*** Given passage

‘Toy library’ promotes cleanup AND creativity

Hedra's amazing system of toy organization is so…so…amazing, it's a wonder we don't all do this.

To contend with the overflow of toys, without violating the principle of ownership (that is, the toys belong to them, not us), we instituted a toy library.

In the basement, we have a bunch of shelving units (Sears, plastic utility shelves), on which are large rubbermaid bins. The bins are labeled with things like 'dressup' and 'vehicles'. This is the toy library.

Children may check toys out of the library in any quantity at any time, provided they check an equal number of toys back in at that time. You don't even get to go into the toy library unless you have a toy or two (or six) in your hands, to turn in (No promising to turn something in later, it is too much to ask them to remember). Even the 2-year olds are starting to grasp this idea.

Additional functions of the toy library:

Toy timeout home. When toys are left on the floor after cleanup time, they go to the library for time out. That is, they get left in the timeout box until such time as I can sort them back into their appropriate bins. That technically is supposed to be a week. It functionally is longer than that. If you want a toy to remain available, it has to be put away. If they cannot or don't wish to clean up every little thing, that just means there's too much out in the first place, or the toy has lost its joy for the moment. No biggie. Toy timeout helps prune that down to a level that they can manage, and removes the less popular items from circulation (and from underfoot). That the toys aren't destroyed/thrown out/given away takes the fear out of the process, lets them retain ownership, but keeps me from suffering. Win-win!

******
*** Data entries

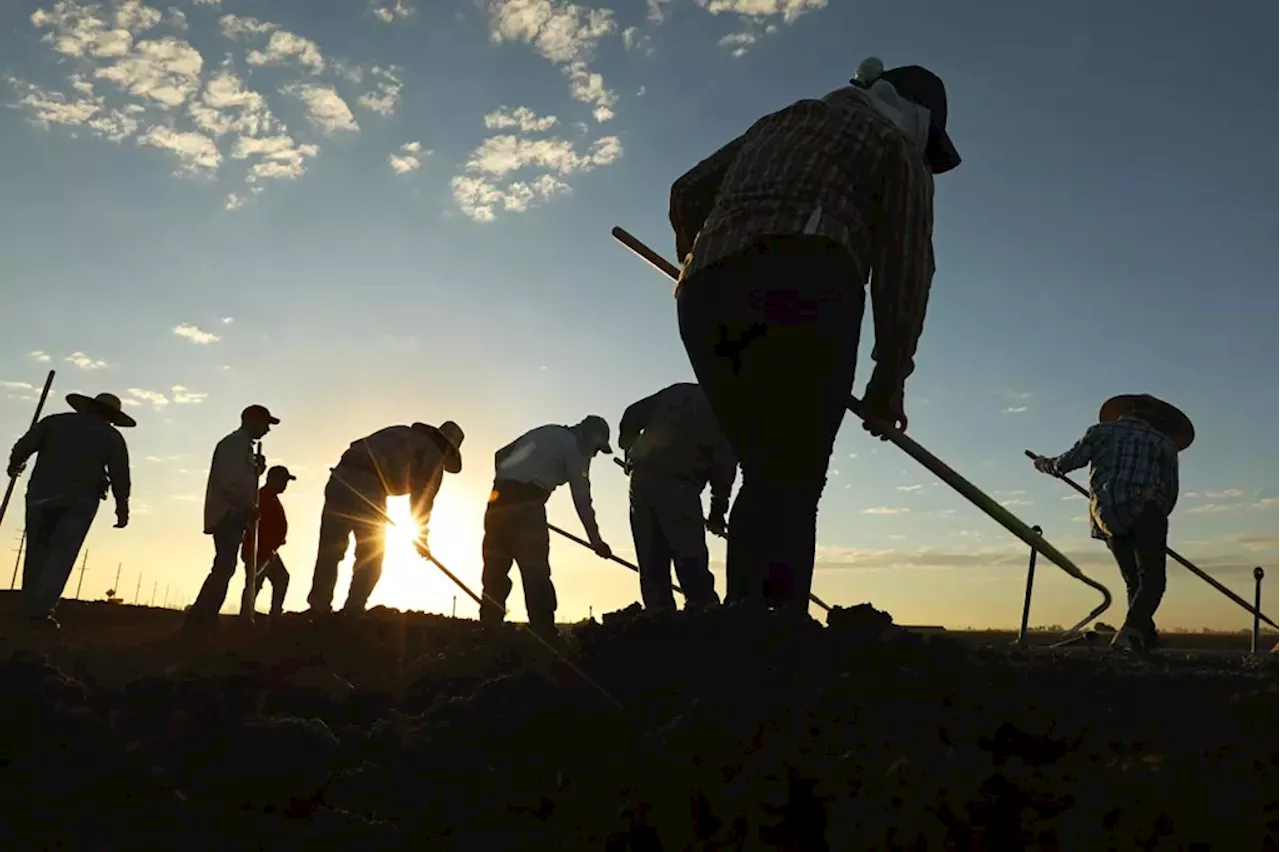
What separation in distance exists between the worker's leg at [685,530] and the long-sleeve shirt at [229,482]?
11.3 ft

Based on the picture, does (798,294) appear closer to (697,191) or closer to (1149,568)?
(697,191)

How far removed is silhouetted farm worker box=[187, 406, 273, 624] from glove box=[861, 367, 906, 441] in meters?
5.91

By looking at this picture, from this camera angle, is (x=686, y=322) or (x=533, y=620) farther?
(x=533, y=620)

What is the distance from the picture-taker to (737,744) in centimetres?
168

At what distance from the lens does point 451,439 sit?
28.4ft

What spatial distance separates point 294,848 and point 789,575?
4.51 feet

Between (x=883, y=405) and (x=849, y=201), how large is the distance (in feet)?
2.07

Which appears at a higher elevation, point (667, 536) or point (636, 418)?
point (636, 418)

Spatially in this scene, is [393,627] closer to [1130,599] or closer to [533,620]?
[533,620]

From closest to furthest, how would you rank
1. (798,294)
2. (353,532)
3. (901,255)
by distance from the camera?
1. (798,294)
2. (901,255)
3. (353,532)

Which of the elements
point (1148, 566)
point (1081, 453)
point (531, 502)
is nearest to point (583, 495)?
point (531, 502)

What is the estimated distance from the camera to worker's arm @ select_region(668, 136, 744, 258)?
2.81m

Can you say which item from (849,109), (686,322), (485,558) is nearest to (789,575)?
(686,322)

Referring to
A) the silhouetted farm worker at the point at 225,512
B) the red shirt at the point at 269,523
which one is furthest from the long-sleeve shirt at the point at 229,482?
the red shirt at the point at 269,523
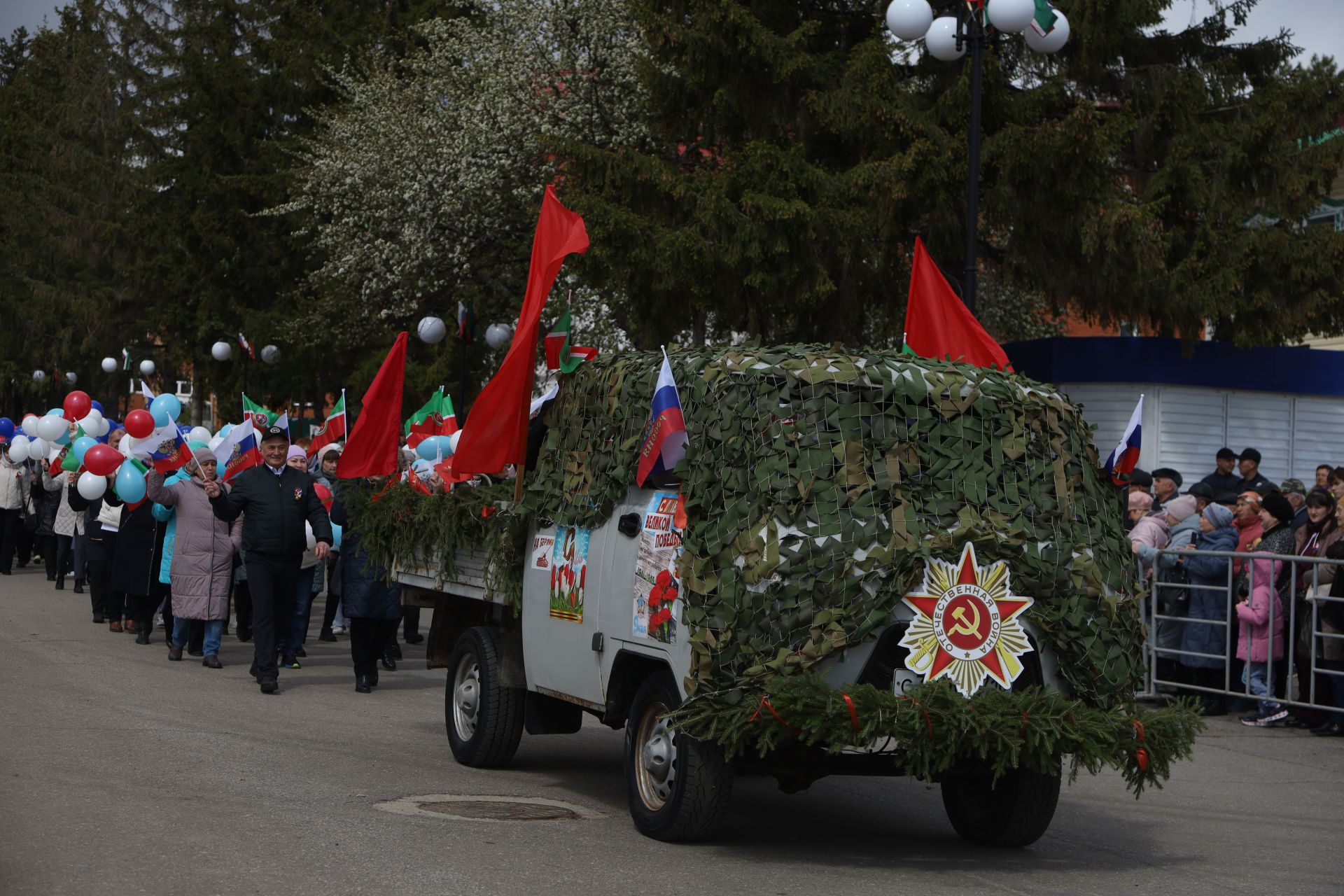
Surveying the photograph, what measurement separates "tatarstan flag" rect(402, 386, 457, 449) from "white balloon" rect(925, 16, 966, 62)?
6.02m

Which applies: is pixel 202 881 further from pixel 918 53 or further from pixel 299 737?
pixel 918 53

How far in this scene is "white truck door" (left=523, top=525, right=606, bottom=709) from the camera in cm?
→ 835

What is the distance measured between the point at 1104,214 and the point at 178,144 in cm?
2993

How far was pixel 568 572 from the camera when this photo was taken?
28.4ft

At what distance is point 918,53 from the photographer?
26.3m

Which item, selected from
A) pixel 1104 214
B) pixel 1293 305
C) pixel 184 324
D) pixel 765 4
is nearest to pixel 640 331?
pixel 765 4

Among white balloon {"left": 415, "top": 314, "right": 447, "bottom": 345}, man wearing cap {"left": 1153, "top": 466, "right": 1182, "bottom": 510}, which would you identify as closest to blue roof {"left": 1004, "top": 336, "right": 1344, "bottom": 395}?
man wearing cap {"left": 1153, "top": 466, "right": 1182, "bottom": 510}

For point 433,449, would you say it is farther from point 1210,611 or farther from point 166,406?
point 1210,611

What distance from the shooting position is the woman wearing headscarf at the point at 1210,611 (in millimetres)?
13672

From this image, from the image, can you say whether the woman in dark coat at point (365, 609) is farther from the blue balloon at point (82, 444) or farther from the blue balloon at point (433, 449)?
the blue balloon at point (82, 444)

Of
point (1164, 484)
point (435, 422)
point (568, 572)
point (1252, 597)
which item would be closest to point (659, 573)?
point (568, 572)

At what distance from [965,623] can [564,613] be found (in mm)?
2407

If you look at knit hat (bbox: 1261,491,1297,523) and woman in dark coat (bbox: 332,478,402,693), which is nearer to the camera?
woman in dark coat (bbox: 332,478,402,693)

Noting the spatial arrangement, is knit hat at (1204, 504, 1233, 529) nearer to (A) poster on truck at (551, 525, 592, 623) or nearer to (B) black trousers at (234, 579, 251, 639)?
(A) poster on truck at (551, 525, 592, 623)
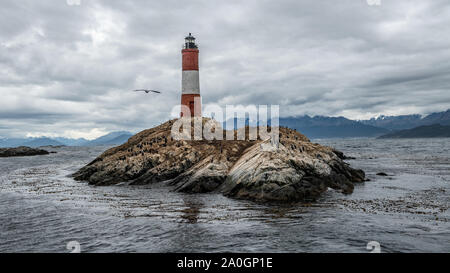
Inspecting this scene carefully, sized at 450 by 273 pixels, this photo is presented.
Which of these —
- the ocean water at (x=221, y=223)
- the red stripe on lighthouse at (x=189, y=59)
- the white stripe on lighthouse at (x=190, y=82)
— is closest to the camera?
the ocean water at (x=221, y=223)

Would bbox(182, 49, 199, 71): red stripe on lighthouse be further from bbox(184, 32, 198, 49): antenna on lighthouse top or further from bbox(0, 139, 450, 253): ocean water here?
bbox(0, 139, 450, 253): ocean water

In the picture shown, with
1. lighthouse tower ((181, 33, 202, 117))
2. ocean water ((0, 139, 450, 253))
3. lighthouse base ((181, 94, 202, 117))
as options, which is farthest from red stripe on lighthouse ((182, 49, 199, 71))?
ocean water ((0, 139, 450, 253))

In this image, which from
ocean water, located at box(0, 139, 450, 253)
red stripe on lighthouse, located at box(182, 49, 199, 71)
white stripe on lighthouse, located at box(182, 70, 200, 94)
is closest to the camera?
ocean water, located at box(0, 139, 450, 253)

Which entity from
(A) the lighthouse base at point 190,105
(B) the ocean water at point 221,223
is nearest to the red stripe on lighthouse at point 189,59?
(A) the lighthouse base at point 190,105

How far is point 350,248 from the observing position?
1440cm

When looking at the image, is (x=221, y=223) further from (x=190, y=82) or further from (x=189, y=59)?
(x=189, y=59)

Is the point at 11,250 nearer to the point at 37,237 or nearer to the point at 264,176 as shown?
the point at 37,237

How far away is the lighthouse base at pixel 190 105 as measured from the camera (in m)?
48.0

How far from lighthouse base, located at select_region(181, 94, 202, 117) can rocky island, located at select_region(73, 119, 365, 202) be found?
444 centimetres

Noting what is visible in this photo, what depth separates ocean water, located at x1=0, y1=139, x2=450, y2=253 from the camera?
1511 cm

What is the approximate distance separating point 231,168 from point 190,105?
1897 centimetres

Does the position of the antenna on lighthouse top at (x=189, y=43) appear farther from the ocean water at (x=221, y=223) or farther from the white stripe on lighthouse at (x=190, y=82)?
the ocean water at (x=221, y=223)

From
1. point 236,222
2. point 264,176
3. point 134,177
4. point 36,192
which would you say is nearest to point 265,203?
point 264,176
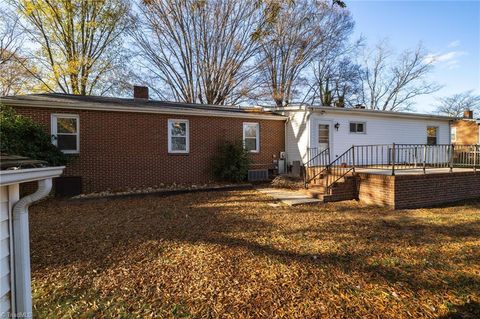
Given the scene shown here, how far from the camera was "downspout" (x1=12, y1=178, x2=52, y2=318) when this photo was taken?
6.52 ft

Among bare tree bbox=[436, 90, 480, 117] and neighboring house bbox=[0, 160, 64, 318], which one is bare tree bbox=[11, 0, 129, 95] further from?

******

— Short problem —
Copy out the toy library post above in full, word for word, from its title through its last line.

— Answer below —
‘Toy library’ promotes cleanup AND creativity

Hedra's amazing system of toy organization is so…so…amazing, it's a wonder we don't all do this.

To contend with the overflow of toys, without violating the principle of ownership (that is, the toys belong to them, not us), we instituted a toy library.

In the basement, we have a bunch of shelving units (Sears, plastic utility shelves), on which are large rubbermaid bins. The bins are labeled with things like 'dressup' and 'vehicles'. This is the toy library.

Children may check toys out of the library in any quantity at any time, provided they check an equal number of toys back in at that time. You don't even get to go into the toy library unless you have a toy or two (or six) in your hands, to turn in (No promising to turn something in later, it is too much to ask them to remember). Even the 2-year olds are starting to grasp this idea.

Additional functions of the toy library:

Toy timeout home. When toys are left on the floor after cleanup time, they go to the library for time out. That is, they get left in the timeout box until such time as I can sort them back into their appropriate bins. That technically is supposed to be a week. It functionally is longer than that. If you want a toy to remain available, it has to be put away. If they cannot or don't wish to clean up every little thing, that just means there's too much out in the first place, or the toy has lost its joy for the moment. No biggie. Toy timeout helps prune that down to a level that they can manage, and removes the less popular items from circulation (and from underfoot). That the toys aren't destroyed/thrown out/given away takes the fear out of the process, lets them retain ownership, but keeps me from suffering. Win-win!